Data to examine:

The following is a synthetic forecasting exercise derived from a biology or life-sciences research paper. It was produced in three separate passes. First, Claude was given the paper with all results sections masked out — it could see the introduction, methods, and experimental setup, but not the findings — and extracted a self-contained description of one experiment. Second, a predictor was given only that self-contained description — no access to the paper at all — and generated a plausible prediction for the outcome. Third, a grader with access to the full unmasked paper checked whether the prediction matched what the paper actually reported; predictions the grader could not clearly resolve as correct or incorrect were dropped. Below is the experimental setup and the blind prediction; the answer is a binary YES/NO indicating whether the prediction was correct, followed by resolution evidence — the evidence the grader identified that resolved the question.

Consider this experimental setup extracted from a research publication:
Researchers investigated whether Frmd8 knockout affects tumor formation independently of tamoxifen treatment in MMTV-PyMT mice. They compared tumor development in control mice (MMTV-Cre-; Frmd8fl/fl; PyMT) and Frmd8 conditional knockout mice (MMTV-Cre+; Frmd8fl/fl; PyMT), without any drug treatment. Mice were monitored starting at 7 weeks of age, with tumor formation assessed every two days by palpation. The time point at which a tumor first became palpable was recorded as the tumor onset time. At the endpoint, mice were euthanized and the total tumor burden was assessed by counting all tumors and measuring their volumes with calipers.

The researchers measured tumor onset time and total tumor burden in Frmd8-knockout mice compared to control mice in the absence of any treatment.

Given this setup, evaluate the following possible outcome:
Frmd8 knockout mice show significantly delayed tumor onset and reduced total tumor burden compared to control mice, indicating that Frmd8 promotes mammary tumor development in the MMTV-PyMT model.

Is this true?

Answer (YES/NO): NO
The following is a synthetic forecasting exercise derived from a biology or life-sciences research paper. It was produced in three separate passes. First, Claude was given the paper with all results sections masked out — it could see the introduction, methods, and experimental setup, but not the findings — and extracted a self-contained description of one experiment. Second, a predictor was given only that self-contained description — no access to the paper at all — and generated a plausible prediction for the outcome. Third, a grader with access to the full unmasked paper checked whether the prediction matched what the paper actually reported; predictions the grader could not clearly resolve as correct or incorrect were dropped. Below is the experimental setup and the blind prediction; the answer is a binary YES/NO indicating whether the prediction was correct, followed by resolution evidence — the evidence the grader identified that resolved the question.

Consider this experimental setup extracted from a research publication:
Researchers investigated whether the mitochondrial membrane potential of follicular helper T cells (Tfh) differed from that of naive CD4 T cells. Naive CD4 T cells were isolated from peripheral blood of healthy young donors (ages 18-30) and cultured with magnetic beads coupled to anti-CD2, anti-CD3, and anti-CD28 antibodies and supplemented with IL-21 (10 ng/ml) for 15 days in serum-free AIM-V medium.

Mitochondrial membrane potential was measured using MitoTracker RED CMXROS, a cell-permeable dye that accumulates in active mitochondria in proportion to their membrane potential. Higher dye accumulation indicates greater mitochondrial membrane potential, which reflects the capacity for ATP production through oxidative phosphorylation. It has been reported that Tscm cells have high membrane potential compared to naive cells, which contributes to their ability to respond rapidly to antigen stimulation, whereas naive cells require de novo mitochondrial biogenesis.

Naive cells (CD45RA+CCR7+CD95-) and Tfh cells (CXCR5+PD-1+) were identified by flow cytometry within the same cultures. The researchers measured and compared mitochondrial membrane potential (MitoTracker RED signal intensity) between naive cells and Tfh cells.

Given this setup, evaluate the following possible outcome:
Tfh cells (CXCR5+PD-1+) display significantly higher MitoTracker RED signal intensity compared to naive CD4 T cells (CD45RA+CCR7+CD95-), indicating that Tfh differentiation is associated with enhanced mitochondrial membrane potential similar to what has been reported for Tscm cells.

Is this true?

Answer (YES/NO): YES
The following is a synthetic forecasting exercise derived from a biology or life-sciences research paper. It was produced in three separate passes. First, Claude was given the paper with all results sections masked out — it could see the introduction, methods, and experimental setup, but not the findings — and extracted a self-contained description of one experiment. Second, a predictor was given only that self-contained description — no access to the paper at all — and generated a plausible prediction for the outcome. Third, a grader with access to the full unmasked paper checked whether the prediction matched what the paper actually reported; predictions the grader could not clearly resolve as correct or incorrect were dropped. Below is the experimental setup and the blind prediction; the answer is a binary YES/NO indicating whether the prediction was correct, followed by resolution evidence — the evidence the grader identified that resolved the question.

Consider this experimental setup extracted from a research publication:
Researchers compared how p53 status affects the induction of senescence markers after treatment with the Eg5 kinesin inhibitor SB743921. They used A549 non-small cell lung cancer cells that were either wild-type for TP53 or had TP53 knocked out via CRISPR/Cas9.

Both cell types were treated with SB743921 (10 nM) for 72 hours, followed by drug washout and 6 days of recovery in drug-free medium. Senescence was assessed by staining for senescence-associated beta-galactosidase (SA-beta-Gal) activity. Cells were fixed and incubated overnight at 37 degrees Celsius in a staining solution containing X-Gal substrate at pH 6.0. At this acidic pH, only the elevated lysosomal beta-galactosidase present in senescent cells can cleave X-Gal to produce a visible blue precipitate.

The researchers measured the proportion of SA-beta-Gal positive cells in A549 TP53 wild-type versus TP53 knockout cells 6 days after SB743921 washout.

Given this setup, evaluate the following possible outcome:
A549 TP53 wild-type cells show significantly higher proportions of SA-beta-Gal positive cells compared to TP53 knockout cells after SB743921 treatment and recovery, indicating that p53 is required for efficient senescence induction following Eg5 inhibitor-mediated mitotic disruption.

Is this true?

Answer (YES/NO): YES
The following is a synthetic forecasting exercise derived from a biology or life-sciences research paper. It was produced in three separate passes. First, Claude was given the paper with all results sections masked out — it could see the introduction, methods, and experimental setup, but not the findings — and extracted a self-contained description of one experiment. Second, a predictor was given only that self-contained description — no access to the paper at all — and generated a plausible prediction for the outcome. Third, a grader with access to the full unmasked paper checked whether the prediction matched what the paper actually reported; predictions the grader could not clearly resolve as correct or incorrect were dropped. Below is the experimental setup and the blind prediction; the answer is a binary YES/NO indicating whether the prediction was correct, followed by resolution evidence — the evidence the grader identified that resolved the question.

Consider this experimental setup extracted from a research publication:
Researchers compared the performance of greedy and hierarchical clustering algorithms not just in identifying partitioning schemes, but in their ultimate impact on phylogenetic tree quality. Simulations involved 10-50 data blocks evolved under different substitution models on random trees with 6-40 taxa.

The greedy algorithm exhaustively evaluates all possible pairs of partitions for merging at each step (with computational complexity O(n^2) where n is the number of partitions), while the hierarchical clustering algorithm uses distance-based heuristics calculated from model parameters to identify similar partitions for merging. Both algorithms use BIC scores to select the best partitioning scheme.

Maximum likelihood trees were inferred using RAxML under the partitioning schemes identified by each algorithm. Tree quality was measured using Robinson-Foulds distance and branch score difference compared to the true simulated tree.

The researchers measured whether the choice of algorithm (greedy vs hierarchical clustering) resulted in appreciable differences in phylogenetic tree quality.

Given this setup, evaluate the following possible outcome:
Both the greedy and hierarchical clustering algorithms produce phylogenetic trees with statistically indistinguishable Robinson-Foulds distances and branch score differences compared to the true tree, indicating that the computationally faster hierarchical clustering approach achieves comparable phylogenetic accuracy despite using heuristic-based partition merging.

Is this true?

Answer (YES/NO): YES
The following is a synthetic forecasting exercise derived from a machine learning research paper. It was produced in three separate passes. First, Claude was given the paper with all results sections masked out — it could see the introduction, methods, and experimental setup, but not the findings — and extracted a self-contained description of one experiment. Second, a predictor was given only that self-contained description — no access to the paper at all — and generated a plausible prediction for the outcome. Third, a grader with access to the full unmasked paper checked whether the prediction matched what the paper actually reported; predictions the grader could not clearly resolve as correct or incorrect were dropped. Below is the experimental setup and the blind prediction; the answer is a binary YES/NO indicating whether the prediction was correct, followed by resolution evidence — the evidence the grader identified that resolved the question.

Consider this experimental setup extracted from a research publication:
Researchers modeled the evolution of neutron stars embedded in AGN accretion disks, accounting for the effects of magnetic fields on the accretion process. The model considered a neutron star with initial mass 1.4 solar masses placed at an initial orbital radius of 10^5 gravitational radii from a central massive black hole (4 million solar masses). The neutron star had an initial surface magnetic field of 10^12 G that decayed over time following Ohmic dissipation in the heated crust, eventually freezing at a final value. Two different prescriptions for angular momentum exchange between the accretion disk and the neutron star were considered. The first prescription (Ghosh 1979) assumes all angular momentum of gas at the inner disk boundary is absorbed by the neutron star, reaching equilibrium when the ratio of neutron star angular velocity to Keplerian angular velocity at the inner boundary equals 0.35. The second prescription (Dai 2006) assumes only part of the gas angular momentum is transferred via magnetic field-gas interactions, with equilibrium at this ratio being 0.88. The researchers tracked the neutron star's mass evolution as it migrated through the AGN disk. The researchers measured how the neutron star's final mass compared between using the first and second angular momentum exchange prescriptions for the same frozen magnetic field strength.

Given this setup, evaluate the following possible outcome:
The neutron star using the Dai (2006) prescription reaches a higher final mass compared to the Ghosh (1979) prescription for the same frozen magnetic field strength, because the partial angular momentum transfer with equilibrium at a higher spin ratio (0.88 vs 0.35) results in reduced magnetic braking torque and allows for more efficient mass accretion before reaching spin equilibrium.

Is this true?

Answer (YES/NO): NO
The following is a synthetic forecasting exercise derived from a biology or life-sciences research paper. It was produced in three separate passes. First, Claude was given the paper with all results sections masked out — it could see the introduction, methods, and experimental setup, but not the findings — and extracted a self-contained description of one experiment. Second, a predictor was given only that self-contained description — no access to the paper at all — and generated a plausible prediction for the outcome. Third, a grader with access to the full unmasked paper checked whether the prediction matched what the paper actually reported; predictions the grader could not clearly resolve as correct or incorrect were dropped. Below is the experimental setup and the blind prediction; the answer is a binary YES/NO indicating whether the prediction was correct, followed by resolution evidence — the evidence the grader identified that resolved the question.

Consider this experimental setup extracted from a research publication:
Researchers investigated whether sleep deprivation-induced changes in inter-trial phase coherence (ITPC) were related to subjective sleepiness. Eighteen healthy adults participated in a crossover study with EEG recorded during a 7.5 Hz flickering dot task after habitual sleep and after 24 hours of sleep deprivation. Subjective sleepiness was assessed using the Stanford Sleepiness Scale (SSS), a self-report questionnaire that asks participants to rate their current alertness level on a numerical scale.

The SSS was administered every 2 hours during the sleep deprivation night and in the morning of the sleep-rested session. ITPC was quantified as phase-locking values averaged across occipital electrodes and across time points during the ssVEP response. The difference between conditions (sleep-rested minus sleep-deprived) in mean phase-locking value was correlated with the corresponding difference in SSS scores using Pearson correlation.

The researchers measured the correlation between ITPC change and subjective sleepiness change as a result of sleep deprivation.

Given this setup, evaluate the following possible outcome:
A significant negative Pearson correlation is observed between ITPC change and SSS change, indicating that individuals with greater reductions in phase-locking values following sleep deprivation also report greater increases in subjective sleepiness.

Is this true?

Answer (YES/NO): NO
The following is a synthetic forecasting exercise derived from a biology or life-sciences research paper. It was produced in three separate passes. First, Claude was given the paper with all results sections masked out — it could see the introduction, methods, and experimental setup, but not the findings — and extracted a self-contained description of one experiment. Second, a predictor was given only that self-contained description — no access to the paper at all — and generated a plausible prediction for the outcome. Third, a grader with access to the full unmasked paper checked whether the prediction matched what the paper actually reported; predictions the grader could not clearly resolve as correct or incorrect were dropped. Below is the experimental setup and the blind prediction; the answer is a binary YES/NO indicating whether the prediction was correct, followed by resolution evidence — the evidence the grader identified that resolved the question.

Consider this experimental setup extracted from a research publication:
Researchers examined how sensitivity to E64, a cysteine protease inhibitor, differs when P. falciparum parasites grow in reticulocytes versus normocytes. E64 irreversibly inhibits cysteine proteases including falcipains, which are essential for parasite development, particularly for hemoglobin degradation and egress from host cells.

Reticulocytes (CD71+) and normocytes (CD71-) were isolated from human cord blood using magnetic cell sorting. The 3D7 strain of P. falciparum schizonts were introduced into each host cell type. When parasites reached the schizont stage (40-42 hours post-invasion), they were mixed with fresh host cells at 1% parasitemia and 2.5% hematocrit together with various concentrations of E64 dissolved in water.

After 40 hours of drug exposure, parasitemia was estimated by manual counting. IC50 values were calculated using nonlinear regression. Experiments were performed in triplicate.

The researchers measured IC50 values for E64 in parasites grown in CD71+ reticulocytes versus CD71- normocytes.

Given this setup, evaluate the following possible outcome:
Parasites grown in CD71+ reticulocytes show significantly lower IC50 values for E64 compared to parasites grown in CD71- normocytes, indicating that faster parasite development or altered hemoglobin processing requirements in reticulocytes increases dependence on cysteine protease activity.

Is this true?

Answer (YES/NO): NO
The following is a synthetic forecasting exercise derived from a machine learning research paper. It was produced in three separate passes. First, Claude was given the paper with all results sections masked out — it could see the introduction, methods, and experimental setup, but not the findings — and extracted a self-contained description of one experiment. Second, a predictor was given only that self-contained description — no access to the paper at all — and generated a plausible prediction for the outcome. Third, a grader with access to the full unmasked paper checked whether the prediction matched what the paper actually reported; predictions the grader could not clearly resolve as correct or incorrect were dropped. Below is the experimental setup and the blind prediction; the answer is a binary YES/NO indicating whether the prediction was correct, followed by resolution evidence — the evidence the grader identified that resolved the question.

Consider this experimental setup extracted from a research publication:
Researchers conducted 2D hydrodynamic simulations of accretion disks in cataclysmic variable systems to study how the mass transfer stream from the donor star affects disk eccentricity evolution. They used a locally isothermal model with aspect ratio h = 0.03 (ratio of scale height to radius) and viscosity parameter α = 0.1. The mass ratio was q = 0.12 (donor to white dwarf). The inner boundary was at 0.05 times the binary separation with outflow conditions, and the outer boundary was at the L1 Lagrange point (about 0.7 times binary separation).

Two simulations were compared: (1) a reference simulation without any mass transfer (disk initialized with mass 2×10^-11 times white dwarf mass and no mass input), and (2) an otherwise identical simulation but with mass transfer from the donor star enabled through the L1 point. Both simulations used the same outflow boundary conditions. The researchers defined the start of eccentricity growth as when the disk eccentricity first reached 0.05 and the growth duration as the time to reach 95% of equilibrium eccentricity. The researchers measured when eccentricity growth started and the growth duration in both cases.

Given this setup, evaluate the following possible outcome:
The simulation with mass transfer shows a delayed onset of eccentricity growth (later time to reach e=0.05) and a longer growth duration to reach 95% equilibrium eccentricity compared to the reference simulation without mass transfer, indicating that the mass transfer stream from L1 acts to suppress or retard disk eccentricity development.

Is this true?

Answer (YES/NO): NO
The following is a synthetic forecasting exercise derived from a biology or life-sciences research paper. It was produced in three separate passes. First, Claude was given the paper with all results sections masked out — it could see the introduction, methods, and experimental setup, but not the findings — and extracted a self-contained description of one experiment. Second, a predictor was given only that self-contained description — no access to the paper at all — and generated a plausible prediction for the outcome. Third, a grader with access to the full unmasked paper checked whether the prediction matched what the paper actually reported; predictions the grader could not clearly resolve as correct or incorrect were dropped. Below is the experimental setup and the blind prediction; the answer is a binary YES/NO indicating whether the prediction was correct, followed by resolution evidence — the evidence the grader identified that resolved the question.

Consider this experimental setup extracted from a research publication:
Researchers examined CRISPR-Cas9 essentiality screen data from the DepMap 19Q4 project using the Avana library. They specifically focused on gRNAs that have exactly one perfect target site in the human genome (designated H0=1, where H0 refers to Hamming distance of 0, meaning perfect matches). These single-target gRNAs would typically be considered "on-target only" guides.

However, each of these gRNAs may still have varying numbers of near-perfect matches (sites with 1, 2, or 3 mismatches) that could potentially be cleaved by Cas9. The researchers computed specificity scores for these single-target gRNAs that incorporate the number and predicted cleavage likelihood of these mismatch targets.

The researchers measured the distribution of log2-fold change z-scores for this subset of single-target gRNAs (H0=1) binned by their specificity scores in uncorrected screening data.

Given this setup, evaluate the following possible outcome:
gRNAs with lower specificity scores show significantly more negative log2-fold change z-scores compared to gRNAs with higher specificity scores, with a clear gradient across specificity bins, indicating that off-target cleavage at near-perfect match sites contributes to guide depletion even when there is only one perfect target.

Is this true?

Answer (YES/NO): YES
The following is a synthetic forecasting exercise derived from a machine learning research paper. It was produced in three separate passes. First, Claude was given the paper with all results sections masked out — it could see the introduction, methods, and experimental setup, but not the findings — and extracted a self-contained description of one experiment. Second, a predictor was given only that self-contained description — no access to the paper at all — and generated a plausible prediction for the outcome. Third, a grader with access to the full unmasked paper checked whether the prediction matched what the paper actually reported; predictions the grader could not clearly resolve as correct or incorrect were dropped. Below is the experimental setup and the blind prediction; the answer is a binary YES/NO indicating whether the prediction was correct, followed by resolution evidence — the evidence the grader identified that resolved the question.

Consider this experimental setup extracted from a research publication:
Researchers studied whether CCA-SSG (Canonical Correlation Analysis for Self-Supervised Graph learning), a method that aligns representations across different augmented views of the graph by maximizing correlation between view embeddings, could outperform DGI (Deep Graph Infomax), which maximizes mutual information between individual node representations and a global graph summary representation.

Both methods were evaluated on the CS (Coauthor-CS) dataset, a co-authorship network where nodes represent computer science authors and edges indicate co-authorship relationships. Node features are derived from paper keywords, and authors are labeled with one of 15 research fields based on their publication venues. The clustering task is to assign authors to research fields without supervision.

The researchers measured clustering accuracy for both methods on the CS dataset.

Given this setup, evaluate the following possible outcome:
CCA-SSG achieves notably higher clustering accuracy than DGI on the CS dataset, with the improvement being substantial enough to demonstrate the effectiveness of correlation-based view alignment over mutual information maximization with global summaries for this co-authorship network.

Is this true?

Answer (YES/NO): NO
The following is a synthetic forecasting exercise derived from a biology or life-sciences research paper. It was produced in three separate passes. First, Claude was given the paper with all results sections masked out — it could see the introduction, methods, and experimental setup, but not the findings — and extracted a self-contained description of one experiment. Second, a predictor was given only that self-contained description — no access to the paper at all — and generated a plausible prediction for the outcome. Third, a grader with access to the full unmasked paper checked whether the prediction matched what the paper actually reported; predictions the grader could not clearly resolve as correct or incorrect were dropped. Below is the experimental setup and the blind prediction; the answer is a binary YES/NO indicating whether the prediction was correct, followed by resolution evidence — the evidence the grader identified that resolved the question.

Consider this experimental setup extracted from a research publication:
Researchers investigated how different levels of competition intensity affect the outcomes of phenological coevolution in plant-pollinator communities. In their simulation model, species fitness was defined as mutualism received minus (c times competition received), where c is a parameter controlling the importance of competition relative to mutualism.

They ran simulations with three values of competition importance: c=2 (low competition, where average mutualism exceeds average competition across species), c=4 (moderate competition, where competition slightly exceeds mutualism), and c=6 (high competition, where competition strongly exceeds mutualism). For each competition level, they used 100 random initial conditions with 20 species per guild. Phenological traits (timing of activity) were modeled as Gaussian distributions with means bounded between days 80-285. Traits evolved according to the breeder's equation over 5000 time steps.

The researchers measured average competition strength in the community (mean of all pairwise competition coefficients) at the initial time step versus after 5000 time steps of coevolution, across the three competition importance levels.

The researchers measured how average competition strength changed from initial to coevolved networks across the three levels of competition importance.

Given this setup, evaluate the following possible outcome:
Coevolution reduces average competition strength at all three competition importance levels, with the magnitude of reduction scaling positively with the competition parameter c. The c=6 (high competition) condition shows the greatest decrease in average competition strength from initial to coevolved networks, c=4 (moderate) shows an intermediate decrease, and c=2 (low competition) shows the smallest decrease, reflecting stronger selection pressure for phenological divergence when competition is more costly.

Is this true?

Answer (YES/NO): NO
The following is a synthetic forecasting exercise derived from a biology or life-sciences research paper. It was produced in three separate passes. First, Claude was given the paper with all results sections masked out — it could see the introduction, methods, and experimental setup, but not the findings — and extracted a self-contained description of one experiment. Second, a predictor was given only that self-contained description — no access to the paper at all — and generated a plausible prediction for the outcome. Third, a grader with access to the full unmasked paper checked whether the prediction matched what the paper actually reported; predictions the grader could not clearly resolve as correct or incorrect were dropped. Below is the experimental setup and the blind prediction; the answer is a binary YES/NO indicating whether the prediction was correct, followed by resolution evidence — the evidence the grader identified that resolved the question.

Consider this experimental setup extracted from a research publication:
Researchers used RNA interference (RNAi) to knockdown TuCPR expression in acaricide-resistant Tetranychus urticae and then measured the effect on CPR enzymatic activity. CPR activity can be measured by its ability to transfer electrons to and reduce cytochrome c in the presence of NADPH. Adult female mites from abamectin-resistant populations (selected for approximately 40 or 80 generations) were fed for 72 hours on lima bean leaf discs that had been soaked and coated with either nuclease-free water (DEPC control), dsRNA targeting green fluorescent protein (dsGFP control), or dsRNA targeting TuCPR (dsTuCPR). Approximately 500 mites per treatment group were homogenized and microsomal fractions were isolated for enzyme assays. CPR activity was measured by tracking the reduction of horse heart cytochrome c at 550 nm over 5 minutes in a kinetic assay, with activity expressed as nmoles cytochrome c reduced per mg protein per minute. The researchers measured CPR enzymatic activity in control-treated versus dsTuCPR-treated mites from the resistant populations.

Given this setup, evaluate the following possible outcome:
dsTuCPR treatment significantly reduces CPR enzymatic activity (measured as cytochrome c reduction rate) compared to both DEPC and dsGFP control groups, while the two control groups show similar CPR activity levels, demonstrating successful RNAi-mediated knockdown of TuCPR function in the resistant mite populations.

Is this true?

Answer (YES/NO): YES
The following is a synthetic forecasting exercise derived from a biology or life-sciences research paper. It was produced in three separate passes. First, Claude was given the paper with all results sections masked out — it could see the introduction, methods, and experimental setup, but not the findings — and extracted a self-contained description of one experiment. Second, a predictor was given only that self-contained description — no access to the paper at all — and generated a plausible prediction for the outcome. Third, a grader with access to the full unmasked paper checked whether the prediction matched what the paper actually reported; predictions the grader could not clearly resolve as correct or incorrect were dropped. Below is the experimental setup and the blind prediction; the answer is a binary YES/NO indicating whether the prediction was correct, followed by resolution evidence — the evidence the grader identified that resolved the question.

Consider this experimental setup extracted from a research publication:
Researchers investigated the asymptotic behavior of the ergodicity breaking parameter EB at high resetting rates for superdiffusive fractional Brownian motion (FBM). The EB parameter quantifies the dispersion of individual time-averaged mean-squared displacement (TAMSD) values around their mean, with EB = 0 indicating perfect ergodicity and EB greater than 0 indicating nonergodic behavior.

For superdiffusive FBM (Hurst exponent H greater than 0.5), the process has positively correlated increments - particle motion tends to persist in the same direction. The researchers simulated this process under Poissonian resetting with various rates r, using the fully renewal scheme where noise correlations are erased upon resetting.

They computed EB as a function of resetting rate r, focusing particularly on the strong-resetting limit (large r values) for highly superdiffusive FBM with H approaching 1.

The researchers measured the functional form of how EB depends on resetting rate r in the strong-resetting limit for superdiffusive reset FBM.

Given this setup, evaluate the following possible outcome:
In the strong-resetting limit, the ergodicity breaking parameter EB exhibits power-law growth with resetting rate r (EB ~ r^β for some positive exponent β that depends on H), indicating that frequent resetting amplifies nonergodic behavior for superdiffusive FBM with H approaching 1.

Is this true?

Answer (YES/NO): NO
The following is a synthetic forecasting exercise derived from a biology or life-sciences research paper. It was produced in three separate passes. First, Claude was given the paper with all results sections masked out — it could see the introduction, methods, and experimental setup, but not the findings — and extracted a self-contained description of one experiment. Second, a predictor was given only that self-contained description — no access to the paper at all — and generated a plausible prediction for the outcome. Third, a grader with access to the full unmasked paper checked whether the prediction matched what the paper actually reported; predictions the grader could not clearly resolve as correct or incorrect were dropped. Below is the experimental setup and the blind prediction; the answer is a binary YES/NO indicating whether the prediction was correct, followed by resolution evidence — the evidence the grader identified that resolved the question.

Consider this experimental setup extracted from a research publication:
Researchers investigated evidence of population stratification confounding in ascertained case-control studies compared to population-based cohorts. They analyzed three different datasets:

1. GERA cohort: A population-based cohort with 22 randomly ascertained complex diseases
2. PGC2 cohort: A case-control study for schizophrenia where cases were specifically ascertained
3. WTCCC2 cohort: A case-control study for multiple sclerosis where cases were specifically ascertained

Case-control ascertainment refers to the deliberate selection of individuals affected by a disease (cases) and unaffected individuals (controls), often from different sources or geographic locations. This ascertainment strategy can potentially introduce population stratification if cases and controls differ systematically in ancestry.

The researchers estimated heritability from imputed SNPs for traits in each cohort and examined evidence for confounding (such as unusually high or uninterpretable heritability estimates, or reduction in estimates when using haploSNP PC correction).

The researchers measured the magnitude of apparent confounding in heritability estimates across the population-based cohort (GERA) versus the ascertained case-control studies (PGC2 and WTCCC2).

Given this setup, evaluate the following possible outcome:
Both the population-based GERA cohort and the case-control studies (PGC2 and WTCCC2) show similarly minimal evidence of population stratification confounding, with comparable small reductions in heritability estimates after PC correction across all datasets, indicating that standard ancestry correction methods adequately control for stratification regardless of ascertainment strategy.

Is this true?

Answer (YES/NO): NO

Exercise brief: Line count for the string "ascertainment": tally the lines of the records above that contain it and give only the result.

Result of the task: 2